▶ [WHAT YOU HAVE TO DO]: Each line of the listing must be set down exactly as it stands.

▶ [ENTRIES SHOWN]:
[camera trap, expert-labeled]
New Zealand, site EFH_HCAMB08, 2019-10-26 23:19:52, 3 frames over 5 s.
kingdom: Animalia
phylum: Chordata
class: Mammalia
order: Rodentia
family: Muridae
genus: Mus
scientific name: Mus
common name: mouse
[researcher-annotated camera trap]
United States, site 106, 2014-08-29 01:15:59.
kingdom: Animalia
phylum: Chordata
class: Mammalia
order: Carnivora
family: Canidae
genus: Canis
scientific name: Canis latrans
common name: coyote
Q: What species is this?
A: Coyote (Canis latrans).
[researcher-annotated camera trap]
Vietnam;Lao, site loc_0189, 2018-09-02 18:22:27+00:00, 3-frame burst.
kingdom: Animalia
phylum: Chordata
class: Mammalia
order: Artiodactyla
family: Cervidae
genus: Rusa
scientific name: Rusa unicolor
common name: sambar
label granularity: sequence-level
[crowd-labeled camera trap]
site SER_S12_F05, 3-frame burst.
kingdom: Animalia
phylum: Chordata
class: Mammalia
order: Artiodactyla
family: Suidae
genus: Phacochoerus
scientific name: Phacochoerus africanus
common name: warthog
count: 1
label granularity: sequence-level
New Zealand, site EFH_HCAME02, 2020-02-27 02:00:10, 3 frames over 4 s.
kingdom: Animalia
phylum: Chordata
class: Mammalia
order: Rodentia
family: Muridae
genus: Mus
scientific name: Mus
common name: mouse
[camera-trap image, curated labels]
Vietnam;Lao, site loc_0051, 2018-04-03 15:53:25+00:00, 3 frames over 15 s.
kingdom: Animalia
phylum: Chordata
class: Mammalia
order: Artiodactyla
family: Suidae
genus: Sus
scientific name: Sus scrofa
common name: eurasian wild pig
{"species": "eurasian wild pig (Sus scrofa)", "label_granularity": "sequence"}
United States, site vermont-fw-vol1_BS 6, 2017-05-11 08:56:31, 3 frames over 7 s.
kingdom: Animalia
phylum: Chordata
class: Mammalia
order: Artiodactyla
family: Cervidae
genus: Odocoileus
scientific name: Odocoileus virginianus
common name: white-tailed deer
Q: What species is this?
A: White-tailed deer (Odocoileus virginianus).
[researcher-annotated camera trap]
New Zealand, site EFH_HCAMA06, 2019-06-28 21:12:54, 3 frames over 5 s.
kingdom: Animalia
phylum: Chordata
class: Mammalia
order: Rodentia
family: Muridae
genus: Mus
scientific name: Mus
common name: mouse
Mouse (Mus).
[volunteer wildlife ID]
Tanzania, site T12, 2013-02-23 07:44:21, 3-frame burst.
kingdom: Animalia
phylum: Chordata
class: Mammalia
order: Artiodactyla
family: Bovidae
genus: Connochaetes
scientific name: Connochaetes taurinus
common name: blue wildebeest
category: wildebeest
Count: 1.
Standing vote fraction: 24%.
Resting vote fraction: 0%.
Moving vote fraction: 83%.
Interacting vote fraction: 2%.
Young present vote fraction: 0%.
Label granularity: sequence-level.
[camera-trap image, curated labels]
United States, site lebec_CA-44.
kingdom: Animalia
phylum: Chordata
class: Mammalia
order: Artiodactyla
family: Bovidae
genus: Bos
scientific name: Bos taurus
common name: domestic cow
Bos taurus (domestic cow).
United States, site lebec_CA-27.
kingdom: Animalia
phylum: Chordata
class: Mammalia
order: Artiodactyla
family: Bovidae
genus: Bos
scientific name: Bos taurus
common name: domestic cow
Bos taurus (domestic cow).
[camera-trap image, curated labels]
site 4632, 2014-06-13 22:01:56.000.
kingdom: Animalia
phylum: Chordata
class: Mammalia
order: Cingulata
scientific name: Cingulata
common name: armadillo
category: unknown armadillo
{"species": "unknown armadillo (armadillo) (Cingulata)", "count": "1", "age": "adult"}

▶ [WRITTEN SOLUTION]:
[camera trap, expert-labeled]
New Zealand, site EFH_HCAMB08, 2019-10-26 23:19:52, 3 frames over 5 s.
kingdom: Animalia
phylum: Chordata
class: Mammalia
order: Rodentia
family: Muridae
genus: Mus
scientific name: Mus
common name: mouse
[researcher-annotated camera trap]
United States, site 106, 2014-08-29 01:15:59.
kingdom: Animalia
phylum: Chordata
class: Mammalia
order: Carnivora
family: Canidae
genus: Canis
scientific name: Canis latrans
common name: coyote
Q: What species is this?
A: Coyote (Canis latrans).
[researcher-annotated camera trap]
Vietnam;Lao, site loc_0189, 2018-09-02 18:22:27+00:00, 3-frame burst.
kingdom: Animalia
phylum: Chordata
class: Mammalia
order: Artiodactyla
family: Cervidae
genus: Rusa
scientific name: Rusa unicolor
common name: sambar
label granularity: sequence-level
[crowd-labeled camera trap]
site SER_S12_F05, 3-frame burst.
kingdom: Animalia
phylum: Chordata
class: Mammalia
order: Artiodactyla
family: Suidae
genus: Phacochoerus
scientific name: Phacochoerus africanus
common name: warthog
count: 1
label granularity: sequence-level
New Zealand, site EFH_HCAME02, 2020-02-27 02:00:10, 3 frames over 4 s.
kingdom: Animalia
phylum: Chordata
class: Mammalia
order: Rodentia
family: Muridae
genus: Mus
scientific name: Mus
common name: mouse
[camera-trap image, curated labels]
Vietnam;Lao, site loc_0051, 2018-04-03 15:53:25+00:00, 3 frames over 15 s.
kingdom: Animalia
phylum: Chordata
class: Mammalia
order: Artiodactyla
family: Suidae
genus: Sus
scientific name: Sus scrofa
common name: eurasian wild pig
{"species": "eurasian wild pig (Sus scrofa)", "label_granularity": "sequence"}
United States, site vermont-fw-vol1_BS 6, 2017-05-11 08:56:31, 3 frames over 7 s.
kingdom: Animalia
phylum: Chordata
class: Mammalia
order: Artiodactyla
family: Cervidae
genus: Odocoileus
scientific name: Odocoileus virginianus
common name: white-tailed deer
Q: What species is this?
A: White-tailed deer (Odocoileus virginianus).
[researcher-annotated camera trap]
New Zealand, site EFH_HCAMA06, 2019-06-28 21:12:54, 3 frames over 5 s.
kingdom: Animalia
phylum: Chordata
class: Mammalia
order: Rodentia
family: Muridae
genus: Mus
scientific name: Mus
common name: mouse
Mouse (Mus).
[volunteer wildlife ID]
Tanzania, site T12, 2013-02-23 07:44:21, 3-frame burst.
kingdom: Animalia
phylum: Chordata
class: Mammalia
order: Artiodactyla
family: Bovidae
genus: Connochaetes
scientific name: Connochaetes taurinus
common name: blue wildebeest
category: wildebeest
Count: 1.
Standing vote fraction: 24%.
Resting vote fraction: 0%.
Moving vote fraction: 83%.
Interacting vote fraction: 2%.
Young present vote fraction: 0%.
Label granularity: sequence-level.
[camera-trap image, curated labels]
United States, site lebec_CA-44.
kingdom: Animalia
phylum: Chordata
class: Mammalia
order: Artiodactyla
family: Bovidae
genus: Bos
scientific name: Bos taurus
common name: domestic cow
Bos taurus (domestic cow).
United States, site lebec_CA-27.
kingdom: Animalia
phylum: Chordata
class: Mammalia
order: Artiodactyla
family: Bovidae
genus: Bos
scientific name: Bos taurus
common name: domestic cow
Bos taurus (domestic cow).
[camera-trap image, curated labels]
site 4632, 2014-06-13 22:01:56.000.
kingdom: Animalia
phylum: Chordata
class: Mammalia
order: Cingulata
scientific name: Cingulata
common name: armadillo
category: unknown armadillo
{"species": "unknown armadillo (armadillo) (Cingulata)", "count": "1", "age": "adult"}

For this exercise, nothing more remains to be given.